Der Zeuge ist (zum ersten Mal) bei Gericht und unsicher und eingeschüchtert. Vielleicht hat er lange warten müssen. Viele Zeugen verstehen schlicht nicht, warum sie alles, was sie bei der Polizei gesagt haben, noch einmal neu erzählen müssen; sie denken dann entweder, man glaube ihnen nicht ("Glauben Sie mir nicht, was ich bei der Polizei gesagt habe?"), nehmen an, die Polizei habe ihre Aussage nicht notiert oder das Gericht habe die Akten nicht gelesen, oder sie lassen vieles weg, weil sie es ja schon gesagt haben. Gibt es Andeutungen für dieses Missverständnis, sollte man kurz erklären, warum man noch einmal alles von vorne erzählen muss, dass nämlich nur gilt, was hier vor Gericht gesagt wird, dass man den Zeugen aber gerne an seine damalige Vernehmung erinnert, wenn ihm etwas nicht mehr einfällt.
Das Gedächtnis des Menschen ist zudem unzuverlässig, und es priorisiert. Man sollte wissen, dass sich Routinetätigkeiten kaum je einprägen und verschwimmen, außerordentliche oder positiv oder negativ bedeutsame Ereignisse aber durchaus erinnert zu werden pflegen, und dass es nicht darauf ankommt, wie das Gericht oder der Durschschnittsmensch das Erlebnis einschätzt, sondern welche Bedeutung es für den Zeugen hatte. Kaum jemand weiß, was er letzte Woche, letzten Monat oder vor einem Jahr zum Frühstück hatte - es sei denn vielleicht, es war das Frühstück nach der Hochzeitsnacht. Wer Zeuge einer gravierenden Straftat, insbesondere Gewalttat, oder eines schweren Unfalls war, wird sich daran in der Regel gut erinnern. Das gilt aber natürlich nicht, wenn die Konfrontation damit gerade der Alltag ist. Polizisten nehmen ständig Straftaten auf, Rettungskräfte kommen ständig zu Unfällen. Was Gisela Musterfrau noch nach anderthalb Jahren erzählen kann, wie schlimm das war, wird beim Sanitäter oder Polizisten nach Tagen oder Wochen von den nächsten vergleichbaren Einsätzen überlagert.

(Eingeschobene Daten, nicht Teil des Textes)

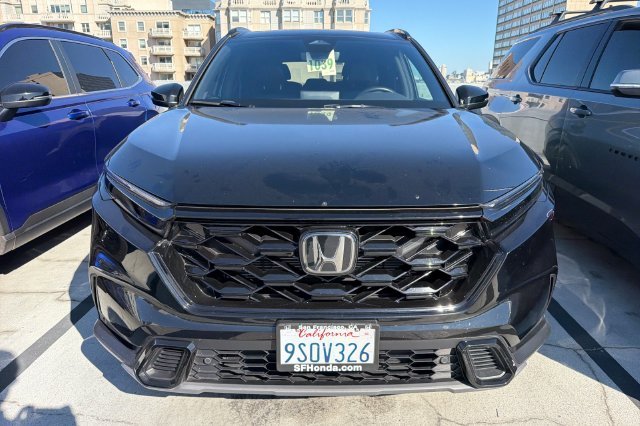 Certified Used 2025 Crystal Black Pearl Honda Sport-L image 3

Und man sollte bitte nicht die Binsenweisheit vergessen, dass Zeiten, Entfernungen und Geschwindigkeiten nur höchst unzuverlässig geschätzt werden können. Jeder kennt das Phänomen, dass manchmal der Sekundenzeiger schleicht und ein anderes Mal Stunden in Minuten zu vergehen scheinen. Dazu kommt, dass viele Menschen einfach nicht schätzen können. "Die Auseinandersetzung hatte kaum begonnen, dann war sie auch schon wieder vorbei. Er rief etwas, sie erwiderte, dann hat er sie geschlagen, sie schrief auf, noch ein Schlag, dann rannte sie weg." ... "Wie lange das gedauert hat? Vielleicht zwei, drei Minuten?" Das ist natürlich Unsinn; der geschilderte Vorgang kann nicht einmal eine Minute in Anspruch genommen haben. Bei Entfernungen kann man den Zeugen helfen, indem man bspw. Entfernungen im Raum verwendet: vom Zeugen zum Richter, vom Zeugen bis zur Wand, vom Zeugen bis zur Türm ...
"Geheimtipps" zur sicheren Beurteilung von Aussagen gibt es nicht; wer glaubt, er könne auf irgendeine einfache, narrensichere Weise erkennen, wer lügt und wer die Wahrheit sagt, macht sich etwas vor. Natürlich hilft dabei die Aussagepsychologie; sie ist aber kein Allheilmittel.
Das Bauchgefühl kann - wenn es ein gutes ist - sicherlich helfen; man darf aber nie vergessen, dass man das Bauchgefühl durch Tatsachen validieren muss.